In other episodes, Rios wants to compare favorite Chattanooga hangouts to those in Havana. She wants to learn about the politics of Cuban millennials and contrast them to the issues that Chattanoogan millennials embrace, which could be groundbreaking since American vs. Cuban political stories are usually told by baby boomers through the filter of the Cold War and the botched Bay of Pigs invasion in 1961, the ground zero for the poisoned relationship between Cuba and America and the lead-in to the Cuban Missile Crisis the next year.

Yesterday and today

Cedeno hopes to arrange a visit for Rios to the Bay of Pigs and the beach is where 1,500 Cuban exiles trained by the CIA invaded Cuba in November 1961 to overthrow dictator Fidel Castro. Badly outnumbered, 114 of the exiles died while 1,100 were taken prisoner. Declassified documents showed the CIA misled the exiles about the scant military support President. John F. Kennedy was willing to provide.
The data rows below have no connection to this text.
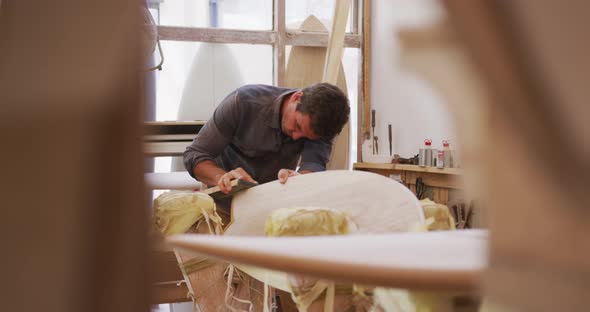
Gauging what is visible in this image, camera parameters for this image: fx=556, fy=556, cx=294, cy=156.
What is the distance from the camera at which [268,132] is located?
271 cm

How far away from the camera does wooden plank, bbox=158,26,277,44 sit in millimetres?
4855

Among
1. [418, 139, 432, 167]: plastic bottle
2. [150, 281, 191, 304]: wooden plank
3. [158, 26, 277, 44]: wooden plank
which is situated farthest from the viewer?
[158, 26, 277, 44]: wooden plank

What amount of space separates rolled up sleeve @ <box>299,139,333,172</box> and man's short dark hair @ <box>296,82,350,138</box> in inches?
7.9

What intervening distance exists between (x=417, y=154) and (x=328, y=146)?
74.3 inches

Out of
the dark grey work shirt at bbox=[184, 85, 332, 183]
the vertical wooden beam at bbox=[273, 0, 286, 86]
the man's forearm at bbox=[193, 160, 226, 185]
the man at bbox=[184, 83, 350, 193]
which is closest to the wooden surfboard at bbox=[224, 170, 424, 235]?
the man's forearm at bbox=[193, 160, 226, 185]

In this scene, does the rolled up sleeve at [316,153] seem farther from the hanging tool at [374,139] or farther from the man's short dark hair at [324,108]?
the hanging tool at [374,139]

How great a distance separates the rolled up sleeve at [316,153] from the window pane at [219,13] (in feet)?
8.63

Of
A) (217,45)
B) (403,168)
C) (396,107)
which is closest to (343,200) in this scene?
(403,168)

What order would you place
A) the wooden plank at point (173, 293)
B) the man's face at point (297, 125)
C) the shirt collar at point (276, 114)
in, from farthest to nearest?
the shirt collar at point (276, 114), the man's face at point (297, 125), the wooden plank at point (173, 293)

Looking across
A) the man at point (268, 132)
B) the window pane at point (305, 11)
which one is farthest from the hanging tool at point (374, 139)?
the man at point (268, 132)

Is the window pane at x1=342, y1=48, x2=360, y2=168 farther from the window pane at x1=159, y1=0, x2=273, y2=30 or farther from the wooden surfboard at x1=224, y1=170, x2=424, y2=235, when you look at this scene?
the wooden surfboard at x1=224, y1=170, x2=424, y2=235

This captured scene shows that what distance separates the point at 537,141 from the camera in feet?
1.11

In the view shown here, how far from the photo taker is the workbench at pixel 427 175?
3.96 metres

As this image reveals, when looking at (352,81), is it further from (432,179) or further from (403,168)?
(432,179)
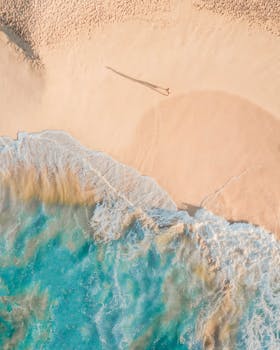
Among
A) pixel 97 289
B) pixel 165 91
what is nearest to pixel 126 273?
pixel 97 289

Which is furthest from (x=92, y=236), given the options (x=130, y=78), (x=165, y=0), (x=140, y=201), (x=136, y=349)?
(x=165, y=0)

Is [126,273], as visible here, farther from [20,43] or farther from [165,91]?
[20,43]

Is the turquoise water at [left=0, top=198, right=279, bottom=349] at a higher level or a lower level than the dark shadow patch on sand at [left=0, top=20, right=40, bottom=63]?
lower

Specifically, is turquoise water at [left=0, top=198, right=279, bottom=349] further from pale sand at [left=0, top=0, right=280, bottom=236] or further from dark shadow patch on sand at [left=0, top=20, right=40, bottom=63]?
dark shadow patch on sand at [left=0, top=20, right=40, bottom=63]

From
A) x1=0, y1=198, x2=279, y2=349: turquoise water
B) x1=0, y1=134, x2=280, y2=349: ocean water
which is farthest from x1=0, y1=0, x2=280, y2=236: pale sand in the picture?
x1=0, y1=198, x2=279, y2=349: turquoise water

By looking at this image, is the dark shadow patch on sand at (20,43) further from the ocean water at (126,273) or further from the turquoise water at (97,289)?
the turquoise water at (97,289)

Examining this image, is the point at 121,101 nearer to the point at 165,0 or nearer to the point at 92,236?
the point at 165,0
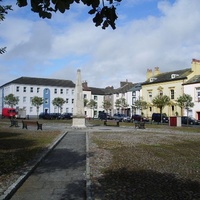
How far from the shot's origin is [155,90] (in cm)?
7012

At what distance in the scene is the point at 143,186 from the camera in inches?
302

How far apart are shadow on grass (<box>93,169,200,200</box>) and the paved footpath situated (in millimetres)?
554

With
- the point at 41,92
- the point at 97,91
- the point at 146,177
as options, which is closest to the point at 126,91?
the point at 97,91

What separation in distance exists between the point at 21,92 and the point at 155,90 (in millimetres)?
38661

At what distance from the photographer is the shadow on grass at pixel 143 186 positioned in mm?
6809

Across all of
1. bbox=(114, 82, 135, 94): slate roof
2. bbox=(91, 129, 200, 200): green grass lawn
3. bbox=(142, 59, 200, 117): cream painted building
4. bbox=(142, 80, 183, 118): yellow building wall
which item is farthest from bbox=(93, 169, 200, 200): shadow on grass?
bbox=(114, 82, 135, 94): slate roof

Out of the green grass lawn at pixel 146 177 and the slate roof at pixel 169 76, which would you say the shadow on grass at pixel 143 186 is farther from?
the slate roof at pixel 169 76

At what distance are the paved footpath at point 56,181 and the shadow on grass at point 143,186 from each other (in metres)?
0.55

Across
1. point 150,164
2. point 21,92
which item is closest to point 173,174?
point 150,164

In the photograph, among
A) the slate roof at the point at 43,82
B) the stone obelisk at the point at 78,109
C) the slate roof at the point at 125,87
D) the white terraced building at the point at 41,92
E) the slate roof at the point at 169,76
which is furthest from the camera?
the slate roof at the point at 43,82

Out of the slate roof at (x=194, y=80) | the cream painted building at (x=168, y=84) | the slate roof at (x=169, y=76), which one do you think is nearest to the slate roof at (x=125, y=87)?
the cream painted building at (x=168, y=84)

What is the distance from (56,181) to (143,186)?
8.00ft

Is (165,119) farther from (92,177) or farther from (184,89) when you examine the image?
(92,177)

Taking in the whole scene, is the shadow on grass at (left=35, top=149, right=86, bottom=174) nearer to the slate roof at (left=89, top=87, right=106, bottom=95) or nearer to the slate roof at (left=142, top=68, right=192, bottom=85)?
the slate roof at (left=142, top=68, right=192, bottom=85)
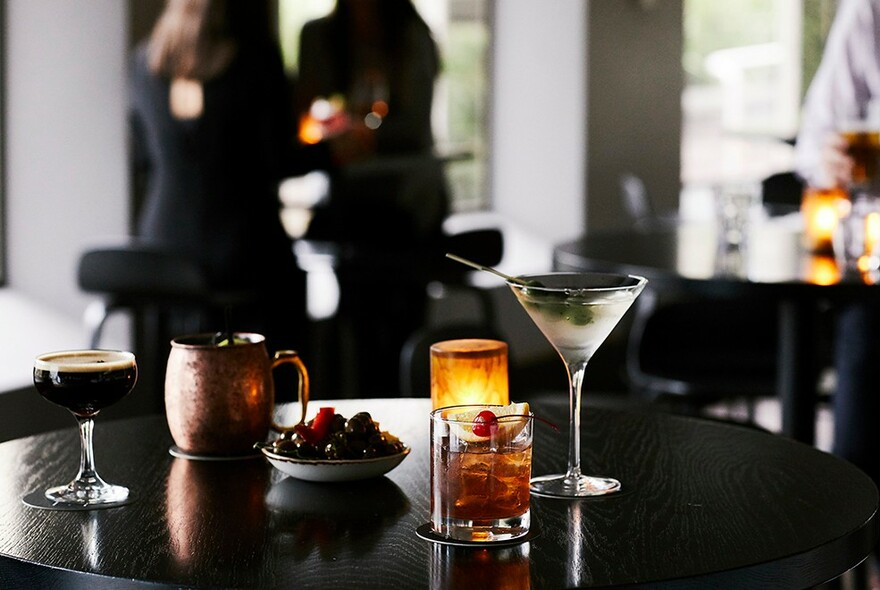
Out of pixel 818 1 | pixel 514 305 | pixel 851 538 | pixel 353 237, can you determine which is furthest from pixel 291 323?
pixel 818 1

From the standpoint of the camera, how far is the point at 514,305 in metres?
5.85

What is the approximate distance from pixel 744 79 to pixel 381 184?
4.33m

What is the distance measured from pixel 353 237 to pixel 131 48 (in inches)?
33.5

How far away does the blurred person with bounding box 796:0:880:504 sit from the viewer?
9.66ft

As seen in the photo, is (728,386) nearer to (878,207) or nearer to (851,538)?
(878,207)

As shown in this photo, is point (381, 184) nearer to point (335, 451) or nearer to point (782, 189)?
point (782, 189)

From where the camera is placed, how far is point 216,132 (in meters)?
3.41

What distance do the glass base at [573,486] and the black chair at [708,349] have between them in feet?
6.21

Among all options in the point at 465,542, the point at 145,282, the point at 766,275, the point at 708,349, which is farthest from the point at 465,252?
the point at 465,542

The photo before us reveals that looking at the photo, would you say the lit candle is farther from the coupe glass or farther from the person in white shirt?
the coupe glass

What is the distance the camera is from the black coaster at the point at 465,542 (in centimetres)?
109

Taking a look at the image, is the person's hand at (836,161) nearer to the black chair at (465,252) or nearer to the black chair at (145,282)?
the black chair at (465,252)

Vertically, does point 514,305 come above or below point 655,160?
below

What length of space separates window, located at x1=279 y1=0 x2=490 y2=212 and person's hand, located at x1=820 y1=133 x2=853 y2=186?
273cm
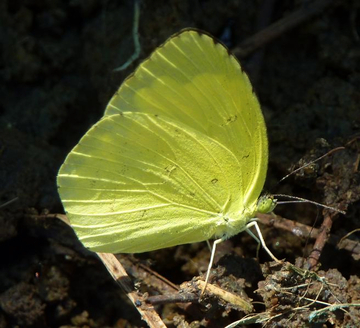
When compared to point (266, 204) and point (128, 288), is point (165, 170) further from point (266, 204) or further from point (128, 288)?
point (128, 288)

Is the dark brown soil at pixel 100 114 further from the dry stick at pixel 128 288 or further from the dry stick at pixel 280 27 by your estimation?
the dry stick at pixel 128 288

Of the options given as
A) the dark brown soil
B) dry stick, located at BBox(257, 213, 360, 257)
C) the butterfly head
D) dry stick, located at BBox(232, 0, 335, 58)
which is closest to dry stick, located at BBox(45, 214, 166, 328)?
the dark brown soil

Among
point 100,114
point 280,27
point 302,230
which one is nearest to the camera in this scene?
point 302,230

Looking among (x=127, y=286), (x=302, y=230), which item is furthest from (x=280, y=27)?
(x=127, y=286)

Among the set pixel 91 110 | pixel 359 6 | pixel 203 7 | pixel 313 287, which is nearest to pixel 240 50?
pixel 203 7

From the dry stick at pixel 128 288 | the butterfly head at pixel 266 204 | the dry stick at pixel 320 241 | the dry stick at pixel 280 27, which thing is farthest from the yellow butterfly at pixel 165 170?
the dry stick at pixel 280 27

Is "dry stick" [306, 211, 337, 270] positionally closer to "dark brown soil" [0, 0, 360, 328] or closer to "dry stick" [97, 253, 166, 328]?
"dark brown soil" [0, 0, 360, 328]

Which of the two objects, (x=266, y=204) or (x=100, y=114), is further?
(x=100, y=114)
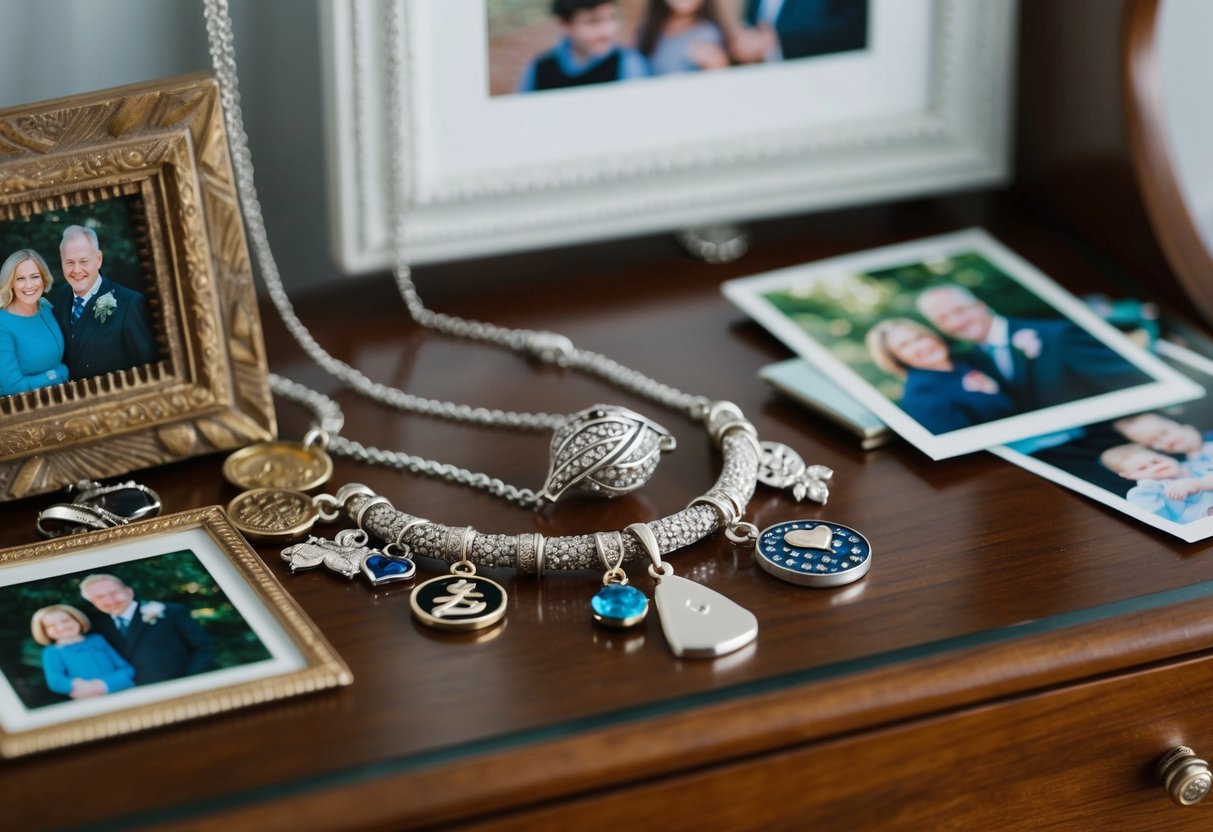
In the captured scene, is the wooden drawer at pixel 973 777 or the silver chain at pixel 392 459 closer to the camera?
the wooden drawer at pixel 973 777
It can be difficult for Americans outside Miami to grasp how deep a scar all this left on Cuban-Americans' hearts, but it helps clarify why they vehemently defended the trade embargo and travel bans for so many decades. Throughout the 1970s, bombs exploded inside Miami stores and at news organizations perceived as too soft on Castro. In 1976, Emilio Milian, the popular news director on WQBA-AM, denounced the bombers as terrorists. His car was promptly destroyed by a bomb that severed his legs.

Rios will be meeting and interviewing Cubans who were born decades after these tragedies. These days, even the Cuban millennials know Castro primarily as an old, feeble man who once ruled the island but retired in 2008.

"In Miami, my friends and I understand the pain our parents and grandparents experienced because of Castro's regime and we respect their views," Rios says. "Millennials in Cuba are probably like millennials in America who want to make decisions about their lives, their country. They may see America in a completely new way.

"This is a chance for me to reconnect with my heritage. And the millennials I meet may make Cuba into something Americans may want to be part of when it comes."